■ Problem requirements:
Copy word for word the part of the entries that opens with the line containing "At what distance" and runs through the end of the entries, leaving the pictures out.

^^^^^^^^^^^^^^^^

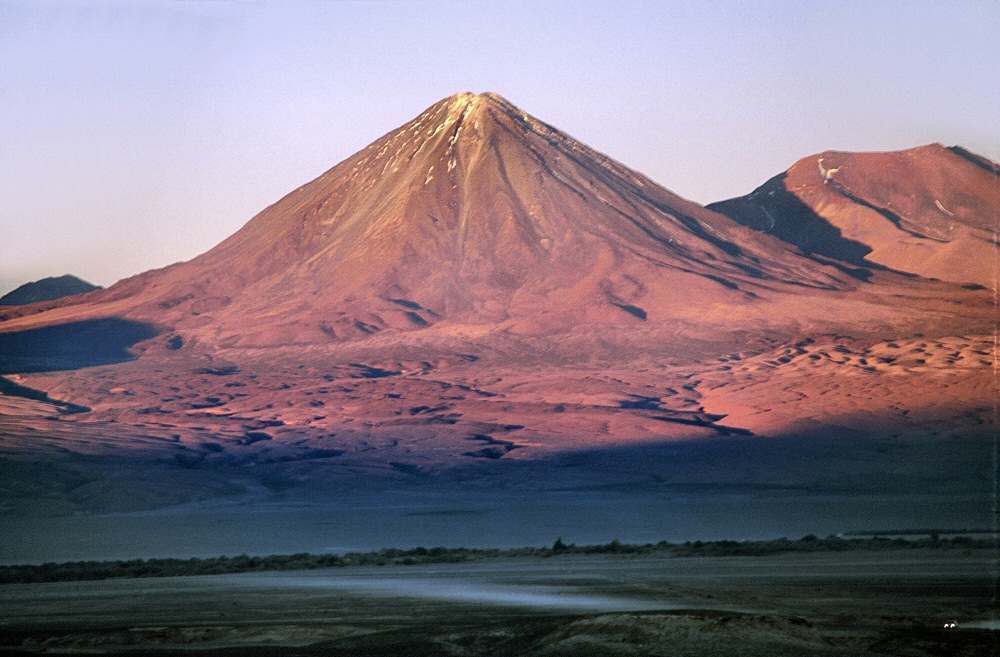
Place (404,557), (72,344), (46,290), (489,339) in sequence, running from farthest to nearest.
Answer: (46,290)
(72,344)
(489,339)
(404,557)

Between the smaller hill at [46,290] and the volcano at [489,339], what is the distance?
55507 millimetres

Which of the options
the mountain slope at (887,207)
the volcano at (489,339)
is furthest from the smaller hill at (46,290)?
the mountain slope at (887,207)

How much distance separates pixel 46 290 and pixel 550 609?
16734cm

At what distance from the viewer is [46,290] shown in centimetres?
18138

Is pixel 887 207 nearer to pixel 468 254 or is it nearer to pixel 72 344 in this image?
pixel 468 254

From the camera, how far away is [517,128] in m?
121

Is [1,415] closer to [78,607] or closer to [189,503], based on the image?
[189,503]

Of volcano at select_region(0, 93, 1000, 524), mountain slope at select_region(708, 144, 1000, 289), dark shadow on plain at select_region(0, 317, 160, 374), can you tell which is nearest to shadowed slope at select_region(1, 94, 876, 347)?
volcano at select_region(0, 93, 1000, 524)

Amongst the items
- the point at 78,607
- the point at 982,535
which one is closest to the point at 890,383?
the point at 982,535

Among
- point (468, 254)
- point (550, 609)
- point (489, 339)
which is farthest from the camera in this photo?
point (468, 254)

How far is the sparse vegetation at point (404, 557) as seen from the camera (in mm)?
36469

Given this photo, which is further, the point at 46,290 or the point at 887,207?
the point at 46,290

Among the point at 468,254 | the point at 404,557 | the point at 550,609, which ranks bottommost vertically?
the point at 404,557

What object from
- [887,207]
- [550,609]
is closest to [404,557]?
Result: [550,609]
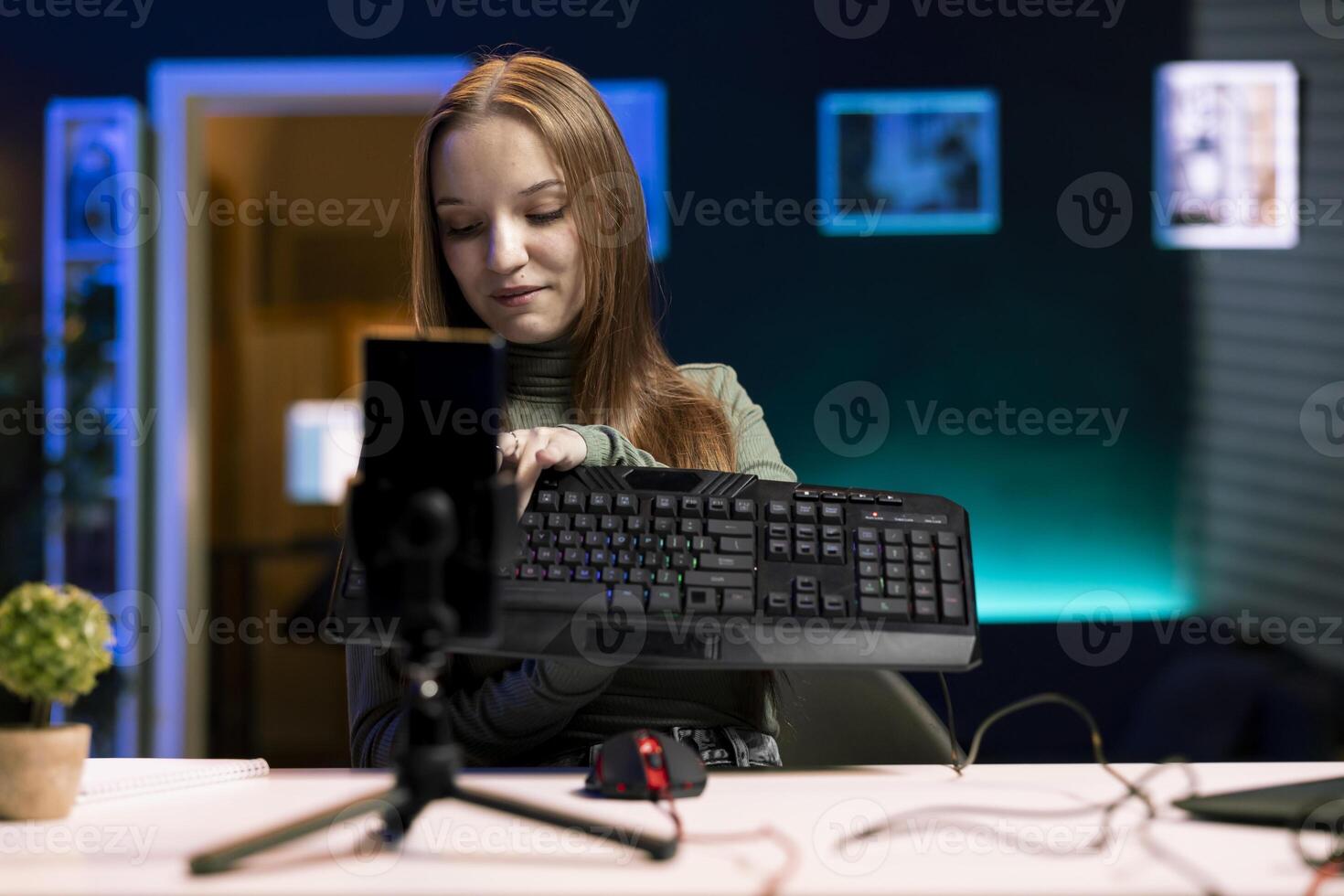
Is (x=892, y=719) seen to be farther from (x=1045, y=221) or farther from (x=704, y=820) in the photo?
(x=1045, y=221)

^^^^^^^^^^^^^^^^

■ Task response:
At what distance from the viewer is [46,290] shown in centimetres?
18138

Is pixel 887 207 nearer to pixel 468 254 or is it nearer to pixel 72 344 in this image?
pixel 468 254

From the camera, how far away is [517,128] in m?
121

Is [1,415] closer to [78,607] or closer to [189,503], based on the image?
[189,503]

Of volcano at select_region(0, 93, 1000, 524), mountain slope at select_region(708, 144, 1000, 289), dark shadow on plain at select_region(0, 317, 160, 374), can you tell which is nearest to shadowed slope at select_region(1, 94, 876, 347)?
volcano at select_region(0, 93, 1000, 524)

Amongst the items
- the point at 78,607
- the point at 982,535
which one is closest to the point at 890,383?
the point at 982,535

Among
- point (468, 254)
- point (550, 609)
- point (489, 339)
which is farthest from the camera in this photo?
point (468, 254)

How far is the sparse vegetation at point (404, 557) as seen from the camera (in mm)?
36469

Given this photo, which is further, the point at 46,290 or the point at 887,207?
the point at 46,290

Among the point at 468,254 | the point at 404,557 | the point at 550,609, which ranks bottommost vertically?
the point at 404,557

What object from
- [887,207]
- [550,609]
is closest to [404,557]?
Result: [550,609]
Is (x=892, y=719) seen to be farther from (x=1045, y=221) or farther from (x=704, y=820) in the photo?
(x=1045, y=221)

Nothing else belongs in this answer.